March 16, 2009 by Ray Baskerville 

Seva is a sanskrit word meaning selfless service. Spiritual teachers like Amma say that in this Kali Yuga (age of Kali) seva is a vital spiritual practice to overcome the egoic minds innate selfish tendencies. These are the principles of the  Seva Foundation, now 30 years old and going stronger than ever.

In 1978, after working with the World Health Organization (WHO) to end smallpox in India, Dr.  Larry Brilliant (currently Executive Director of Google.org), and his wife Girija, a public health specialist, published an article entitled Death of a Killer Disease.  It was their personal story of their years in Asia, first as youthful travelers, then as spiritual seekers, and finally as part of WHO’s successful smallpox eradication team.

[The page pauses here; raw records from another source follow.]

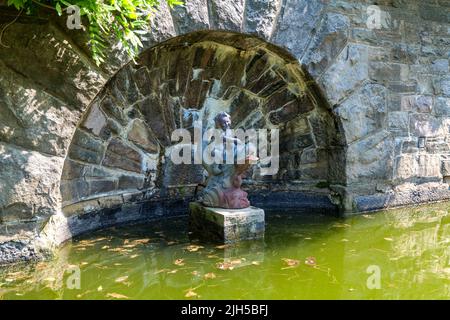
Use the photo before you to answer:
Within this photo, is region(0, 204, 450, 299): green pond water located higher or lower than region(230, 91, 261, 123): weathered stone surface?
lower

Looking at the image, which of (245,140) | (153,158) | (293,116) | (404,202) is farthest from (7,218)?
(404,202)

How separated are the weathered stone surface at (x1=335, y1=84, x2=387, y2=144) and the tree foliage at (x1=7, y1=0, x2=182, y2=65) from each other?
76.4 inches

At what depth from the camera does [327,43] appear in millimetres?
3949

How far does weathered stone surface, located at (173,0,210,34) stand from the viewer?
3254mm

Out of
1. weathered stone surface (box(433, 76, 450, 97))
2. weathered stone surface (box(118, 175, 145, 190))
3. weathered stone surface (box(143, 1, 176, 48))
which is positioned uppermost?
weathered stone surface (box(143, 1, 176, 48))

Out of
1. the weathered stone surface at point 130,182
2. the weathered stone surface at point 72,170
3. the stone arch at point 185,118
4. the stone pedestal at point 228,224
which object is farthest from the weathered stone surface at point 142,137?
the stone pedestal at point 228,224

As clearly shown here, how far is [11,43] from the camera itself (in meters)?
2.73

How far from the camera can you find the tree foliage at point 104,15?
7.99ft

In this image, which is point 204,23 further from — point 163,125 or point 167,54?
point 163,125

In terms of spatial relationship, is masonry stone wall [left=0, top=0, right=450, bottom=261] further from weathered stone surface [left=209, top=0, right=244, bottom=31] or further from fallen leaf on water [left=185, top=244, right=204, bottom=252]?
fallen leaf on water [left=185, top=244, right=204, bottom=252]

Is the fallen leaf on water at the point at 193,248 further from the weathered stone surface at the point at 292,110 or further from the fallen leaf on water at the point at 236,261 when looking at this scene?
the weathered stone surface at the point at 292,110

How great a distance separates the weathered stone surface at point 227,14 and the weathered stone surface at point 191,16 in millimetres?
62

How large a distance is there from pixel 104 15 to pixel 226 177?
4.69 ft

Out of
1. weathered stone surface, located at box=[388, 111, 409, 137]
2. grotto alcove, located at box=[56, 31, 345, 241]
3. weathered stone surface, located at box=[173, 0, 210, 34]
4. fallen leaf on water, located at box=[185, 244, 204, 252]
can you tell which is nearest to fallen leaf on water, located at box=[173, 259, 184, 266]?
fallen leaf on water, located at box=[185, 244, 204, 252]
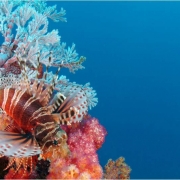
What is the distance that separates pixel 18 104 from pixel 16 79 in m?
0.50

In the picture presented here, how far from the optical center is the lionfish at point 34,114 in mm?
2797

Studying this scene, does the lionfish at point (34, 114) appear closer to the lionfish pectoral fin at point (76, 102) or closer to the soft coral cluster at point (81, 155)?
the lionfish pectoral fin at point (76, 102)

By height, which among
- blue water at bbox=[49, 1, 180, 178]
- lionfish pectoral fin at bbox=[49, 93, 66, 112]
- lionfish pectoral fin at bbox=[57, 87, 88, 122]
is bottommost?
lionfish pectoral fin at bbox=[49, 93, 66, 112]

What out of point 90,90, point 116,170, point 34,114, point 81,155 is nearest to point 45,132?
point 34,114

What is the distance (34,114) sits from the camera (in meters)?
3.00

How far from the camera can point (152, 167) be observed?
1720 inches

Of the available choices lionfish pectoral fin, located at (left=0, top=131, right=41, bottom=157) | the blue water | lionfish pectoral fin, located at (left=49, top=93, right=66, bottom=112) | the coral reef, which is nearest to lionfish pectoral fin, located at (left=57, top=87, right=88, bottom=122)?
lionfish pectoral fin, located at (left=49, top=93, right=66, bottom=112)

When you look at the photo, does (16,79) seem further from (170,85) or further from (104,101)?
(170,85)

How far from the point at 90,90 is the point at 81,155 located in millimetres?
1421

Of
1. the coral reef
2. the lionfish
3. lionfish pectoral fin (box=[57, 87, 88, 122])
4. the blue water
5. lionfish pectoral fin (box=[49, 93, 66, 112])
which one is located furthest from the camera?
the blue water

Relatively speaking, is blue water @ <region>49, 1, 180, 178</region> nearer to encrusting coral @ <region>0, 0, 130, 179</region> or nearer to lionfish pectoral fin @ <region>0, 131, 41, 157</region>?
encrusting coral @ <region>0, 0, 130, 179</region>

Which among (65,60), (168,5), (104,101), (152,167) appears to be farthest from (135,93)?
(65,60)

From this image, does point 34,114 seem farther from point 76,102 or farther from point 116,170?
point 116,170

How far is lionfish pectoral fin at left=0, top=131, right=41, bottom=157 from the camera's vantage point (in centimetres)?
237
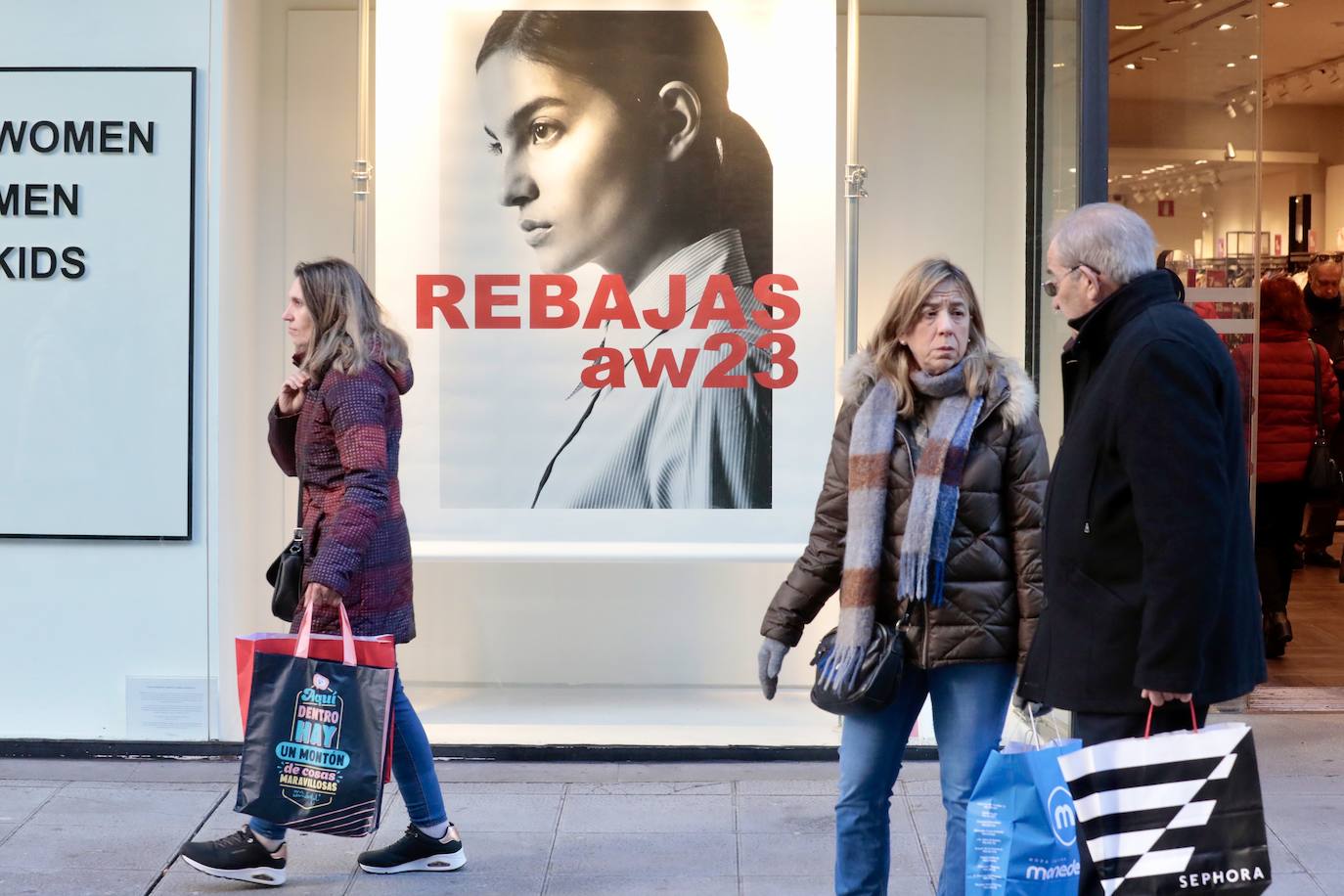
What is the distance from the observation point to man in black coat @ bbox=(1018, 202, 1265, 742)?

They concluded the article with an appeal to readers to find the compassion and understanding to support international health programs to benefit those struggling with poverty.   
       
People who read it were moved, and before long $20,000 of donations arrived in Larry and Girija’s mailbox — with the first $5,000 coming from not-yet-famous, Steve Jobs.

This money inspired and funded a remarkable conference of friends and colleagues to consider what to do next — how could they be of service? The eclectic group included the World Health Organization’s Dr. Nicole Grasset, spiritual teacher Ram Dass, and Berkeley activists Wavy Gravy and Jahanara Romney.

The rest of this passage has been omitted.